Directive 1 ->
Switch "red skirt" to "red dress" in the listing's stretch from the line containing "How far do the" through the line containing "10.6 meters", keeping all else unchanged, and return only those lines.
--- start of Document section ---
Don’t Worry Baby — It’ll be Fun Fun Fun

So, it’s in the high forties in the ‘Ville, I’m in a creative slump and I miss California. The Rx was lying there, unjacketed, slipping around on our tower of cds.

The Best of the Beach Boys. Oh man, I was fourteen again, frugging in the basement rec room of our house in Trois-Rivieres Quebec. I’d never heard of a girl named Rhonda — my friend’s names ran to Elizabeth, Joanne, Kathy and Debbie. I liked my school fine, but being true to it was an alien concept. I’d swum only in fresh water, never seen a surfboard except on a Beach Boys album cover, and “Tach it up, tach it up, Buddy gonna shut you down,” might as well have been Finnish.

It was mysterious sunshine, a teenager existence I couldn’t imagine. (I did realize they’d ripped off Chuck Berry, big time.) I totally got “In My Room.”
--- end of Document section ---
--- start of Input data ---
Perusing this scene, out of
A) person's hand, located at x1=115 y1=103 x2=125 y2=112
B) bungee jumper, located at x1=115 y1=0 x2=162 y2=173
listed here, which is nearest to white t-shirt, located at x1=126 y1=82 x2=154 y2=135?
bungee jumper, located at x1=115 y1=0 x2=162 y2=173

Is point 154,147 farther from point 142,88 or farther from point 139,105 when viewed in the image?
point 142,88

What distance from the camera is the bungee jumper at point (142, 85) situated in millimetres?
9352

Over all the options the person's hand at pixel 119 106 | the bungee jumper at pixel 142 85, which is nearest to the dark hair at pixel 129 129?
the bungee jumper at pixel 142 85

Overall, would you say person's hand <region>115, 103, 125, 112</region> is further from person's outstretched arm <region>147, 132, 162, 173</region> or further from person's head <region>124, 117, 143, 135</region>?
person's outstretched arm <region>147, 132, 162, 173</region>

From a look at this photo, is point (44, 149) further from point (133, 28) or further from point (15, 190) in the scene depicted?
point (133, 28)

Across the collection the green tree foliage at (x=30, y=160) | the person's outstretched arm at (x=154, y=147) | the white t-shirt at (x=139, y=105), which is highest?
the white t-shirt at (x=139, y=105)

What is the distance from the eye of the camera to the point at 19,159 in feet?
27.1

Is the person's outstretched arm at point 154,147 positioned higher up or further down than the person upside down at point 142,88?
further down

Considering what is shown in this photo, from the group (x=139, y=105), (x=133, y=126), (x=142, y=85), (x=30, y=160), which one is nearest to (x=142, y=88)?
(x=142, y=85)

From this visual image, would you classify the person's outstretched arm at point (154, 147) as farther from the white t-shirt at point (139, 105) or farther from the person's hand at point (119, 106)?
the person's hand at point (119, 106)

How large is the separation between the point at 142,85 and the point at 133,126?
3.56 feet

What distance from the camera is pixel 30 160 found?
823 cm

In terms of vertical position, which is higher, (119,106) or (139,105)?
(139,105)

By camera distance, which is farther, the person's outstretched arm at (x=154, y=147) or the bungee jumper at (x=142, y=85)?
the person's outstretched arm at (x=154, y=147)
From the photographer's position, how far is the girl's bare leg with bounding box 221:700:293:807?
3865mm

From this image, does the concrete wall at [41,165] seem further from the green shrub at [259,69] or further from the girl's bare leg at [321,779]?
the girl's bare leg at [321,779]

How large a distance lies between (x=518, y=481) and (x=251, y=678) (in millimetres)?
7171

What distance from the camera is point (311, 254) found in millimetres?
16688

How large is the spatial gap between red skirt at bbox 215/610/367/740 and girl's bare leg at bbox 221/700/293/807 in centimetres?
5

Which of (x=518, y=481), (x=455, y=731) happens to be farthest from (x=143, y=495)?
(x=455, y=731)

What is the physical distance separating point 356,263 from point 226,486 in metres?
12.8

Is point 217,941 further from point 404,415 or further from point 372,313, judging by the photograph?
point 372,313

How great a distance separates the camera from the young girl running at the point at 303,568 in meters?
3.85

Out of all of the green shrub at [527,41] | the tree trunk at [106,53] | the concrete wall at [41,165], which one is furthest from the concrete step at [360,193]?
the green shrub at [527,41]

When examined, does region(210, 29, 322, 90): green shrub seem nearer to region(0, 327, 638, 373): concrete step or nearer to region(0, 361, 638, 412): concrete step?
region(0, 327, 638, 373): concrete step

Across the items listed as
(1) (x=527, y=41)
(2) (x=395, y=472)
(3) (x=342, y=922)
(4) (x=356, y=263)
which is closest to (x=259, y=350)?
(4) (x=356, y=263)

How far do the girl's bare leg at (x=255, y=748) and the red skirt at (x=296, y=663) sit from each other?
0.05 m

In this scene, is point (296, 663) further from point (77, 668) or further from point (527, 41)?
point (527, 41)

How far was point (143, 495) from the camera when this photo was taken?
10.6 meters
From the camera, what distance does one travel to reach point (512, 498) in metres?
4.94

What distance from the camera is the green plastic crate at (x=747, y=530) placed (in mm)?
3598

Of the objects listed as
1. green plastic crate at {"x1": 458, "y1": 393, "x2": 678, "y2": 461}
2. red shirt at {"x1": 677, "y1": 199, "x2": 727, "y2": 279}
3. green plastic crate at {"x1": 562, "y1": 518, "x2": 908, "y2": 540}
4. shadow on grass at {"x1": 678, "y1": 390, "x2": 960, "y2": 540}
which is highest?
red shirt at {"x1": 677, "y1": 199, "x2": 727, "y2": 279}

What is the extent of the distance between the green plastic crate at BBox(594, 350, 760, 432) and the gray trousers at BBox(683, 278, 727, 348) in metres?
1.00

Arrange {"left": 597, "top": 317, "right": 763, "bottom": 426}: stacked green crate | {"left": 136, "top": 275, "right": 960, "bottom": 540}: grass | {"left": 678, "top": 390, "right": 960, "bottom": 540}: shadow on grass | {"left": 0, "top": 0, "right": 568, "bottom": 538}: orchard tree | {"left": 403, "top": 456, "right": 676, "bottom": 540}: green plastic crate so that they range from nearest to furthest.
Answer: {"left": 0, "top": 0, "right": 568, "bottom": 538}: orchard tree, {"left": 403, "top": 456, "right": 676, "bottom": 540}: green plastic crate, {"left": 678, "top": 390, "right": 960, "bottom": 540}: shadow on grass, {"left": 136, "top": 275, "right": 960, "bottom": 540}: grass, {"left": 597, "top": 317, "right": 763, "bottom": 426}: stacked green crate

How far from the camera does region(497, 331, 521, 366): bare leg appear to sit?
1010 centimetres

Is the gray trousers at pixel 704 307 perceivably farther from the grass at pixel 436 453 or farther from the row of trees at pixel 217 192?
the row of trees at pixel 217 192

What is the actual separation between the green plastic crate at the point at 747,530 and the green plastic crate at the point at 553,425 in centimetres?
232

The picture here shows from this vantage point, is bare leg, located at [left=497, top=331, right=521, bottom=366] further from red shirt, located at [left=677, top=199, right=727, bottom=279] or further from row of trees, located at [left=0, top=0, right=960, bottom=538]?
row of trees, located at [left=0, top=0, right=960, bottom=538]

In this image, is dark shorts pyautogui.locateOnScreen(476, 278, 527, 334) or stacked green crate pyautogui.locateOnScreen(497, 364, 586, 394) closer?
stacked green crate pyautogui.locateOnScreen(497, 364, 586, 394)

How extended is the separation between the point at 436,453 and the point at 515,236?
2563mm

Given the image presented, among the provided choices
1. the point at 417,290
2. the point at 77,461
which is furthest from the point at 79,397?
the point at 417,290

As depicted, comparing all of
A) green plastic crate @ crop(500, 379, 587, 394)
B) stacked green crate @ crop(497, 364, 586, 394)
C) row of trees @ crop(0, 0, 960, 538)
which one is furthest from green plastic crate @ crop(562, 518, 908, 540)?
--- end of Input data ---
Directive 2 ->
Answer these about the Beach Boys piece:
(a) In what town was the basement rec room where the narrator frugged at fourteen?
(b) Which song does the narrator say they totally got?
(c) Whom does the narrator say the Beach Boys ripped off?

Task result 1 ->
How far do the girl's bare leg at (x=255, y=748) and the red dress at (x=296, y=663) sit from each other?
0.05 m

In this scene, is point (296, 663) further from point (77, 668) or further from point (527, 41)?
point (527, 41)

How far was point (143, 495) from the camera when this photo was taken?
10.6 meters

Task result 2 ->
(a) Trois-Rivieres, Quebec
(b) "In My Room"
(c) Chuck Berry